Excerpt: "In Ohio, newspapers are giving Mr Romney hell for his negative, and false, scare campaign about local auto jobs heading to China. That's hurting him."
- News Limited Network
- November 05, 2012
MITT Romney is finding out that you should never stand between an American and his American-made car.
As President Barack Obama closes out his re-election campaign in the car towns of the US, his Republican rival is under sustained attack from the media and autoworkers for falsely claiming US car jobs are headed for China.
It's now too late for Mr Romney to untangle himself from his comments on the car industry, which he followed with a damaging new campaign ad.
Both have cost him savage media coverage across Ohio, the swing state he most needs to win when America heads to the polls tomorrow.
It began last week in Defiance, Ohio, where General Motors makes engine blocks and crankshafts and pays $92 million a year in wages.
Mr Romney said that "one of the great manufacturers in this state, Jeep, now owned by the Italians, is thinking of moving all production to China".

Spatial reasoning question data
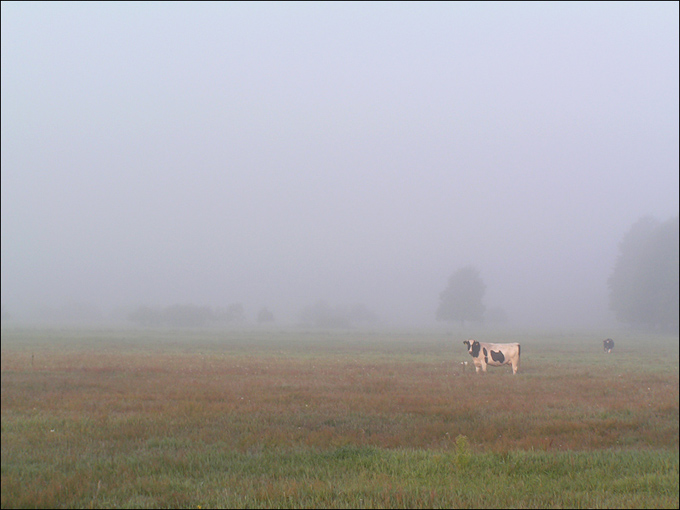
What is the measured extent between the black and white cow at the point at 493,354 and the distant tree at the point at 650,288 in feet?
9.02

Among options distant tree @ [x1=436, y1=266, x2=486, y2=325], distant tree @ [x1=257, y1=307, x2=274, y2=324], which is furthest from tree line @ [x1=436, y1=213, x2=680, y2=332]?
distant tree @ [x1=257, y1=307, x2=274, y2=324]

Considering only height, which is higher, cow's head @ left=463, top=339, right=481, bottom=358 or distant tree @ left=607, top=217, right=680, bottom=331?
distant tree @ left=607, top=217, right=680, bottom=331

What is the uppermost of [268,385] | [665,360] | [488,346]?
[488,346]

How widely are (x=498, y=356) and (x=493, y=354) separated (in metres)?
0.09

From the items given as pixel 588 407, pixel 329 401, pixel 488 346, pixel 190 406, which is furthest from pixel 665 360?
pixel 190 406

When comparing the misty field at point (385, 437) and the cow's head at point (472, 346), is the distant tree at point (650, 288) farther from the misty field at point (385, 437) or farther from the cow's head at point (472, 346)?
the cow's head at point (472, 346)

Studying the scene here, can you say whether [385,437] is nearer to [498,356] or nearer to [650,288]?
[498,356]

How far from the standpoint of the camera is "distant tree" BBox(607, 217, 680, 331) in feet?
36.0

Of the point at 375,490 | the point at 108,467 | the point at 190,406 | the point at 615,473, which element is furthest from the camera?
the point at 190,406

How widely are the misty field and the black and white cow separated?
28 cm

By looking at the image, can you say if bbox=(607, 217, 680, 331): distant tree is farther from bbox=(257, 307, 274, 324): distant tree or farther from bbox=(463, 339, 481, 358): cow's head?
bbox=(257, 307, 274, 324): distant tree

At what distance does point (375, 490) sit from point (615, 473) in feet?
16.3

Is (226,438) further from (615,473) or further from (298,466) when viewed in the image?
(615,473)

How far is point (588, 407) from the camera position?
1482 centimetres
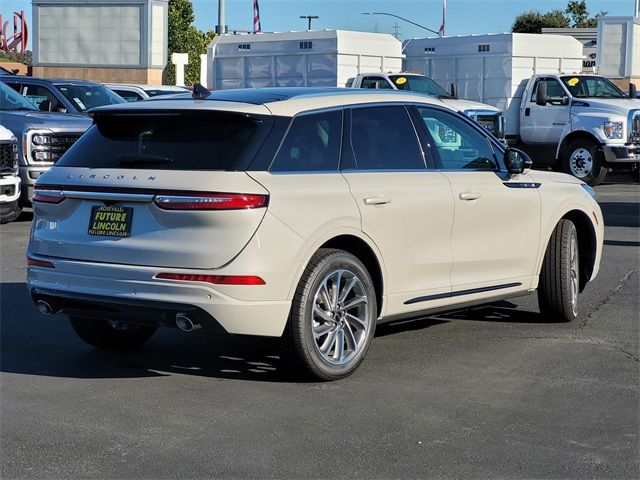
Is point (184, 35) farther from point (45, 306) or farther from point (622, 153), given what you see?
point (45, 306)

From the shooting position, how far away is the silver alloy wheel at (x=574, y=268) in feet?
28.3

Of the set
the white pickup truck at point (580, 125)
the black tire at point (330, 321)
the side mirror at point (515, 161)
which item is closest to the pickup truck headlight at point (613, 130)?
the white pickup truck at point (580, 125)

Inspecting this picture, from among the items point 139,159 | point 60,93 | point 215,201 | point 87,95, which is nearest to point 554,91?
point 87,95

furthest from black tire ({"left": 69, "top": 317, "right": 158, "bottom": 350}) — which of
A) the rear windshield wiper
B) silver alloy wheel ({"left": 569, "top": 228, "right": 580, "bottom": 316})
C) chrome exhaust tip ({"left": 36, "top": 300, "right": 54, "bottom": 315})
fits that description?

▸ Your tasks
1. According to the Romney auto-jobs article, what does General Motors pay in wages each year in Defiance, Ohio?
2. Carry on the Romney auto-jobs article, beginning after its final sentence.
The data bear no relation to the Romney auto-jobs article.

▸ Results of the exercise
1. $92 million a year.

2.
Jeep, which is made by Chrysler in Toledo, an hour's drive west of Defiance, issued a statement repudiating the claim. It is instead in the process of adding more than 1000 jobs in a $500 million expansion of the Toledo plant.
Jeep said some of its Italian factories may move to China but American jobs were safe.
Mr Romney then compounded the problem with a new campaign ad, which states: "Obama took GM and Chrysler into bankruptcy and sold Chrysler to Italians who are going to build jeeps in China. Mitt Romney will fight for every American job."
This has become the defining story of the final days of the campaign, playing not just in Ohio but nationally, and is being seen as a test of Mr Romney's integrity.
Polling suggests Mr Obama will win Ohio, and some polls now claim he will pick up Florida - which Mr Romney had expected to win and needs badly if he is to have any hope.
Mr Obama has continually attacked Mr Romney for a 2008 opinion column in The New York Times, when he said that GM and Chrysler should not have been bailed out with federal government funds (Ford, in the end, did not need bail-out money).
He said they should have been put into bankruptcy where they could be restructured with private money, or die.
Mr Obama is credited with initiating the $85 billion auto bailout, which saved the US car industry from collapse.
What the Obama campaign does not mention is that the President also put GM and Chrysler into a "quick-spin bankruptcy", in which the government managed the process and held equity in the companies.
As part of its return to solvency, Chrysler formed an alliance with Italy's Fiat, which now owns most of the company.
But Mr Obama's bankruptcy approach has received little scrutiny in the media, probably because it was so successful, with most of the money now paid back.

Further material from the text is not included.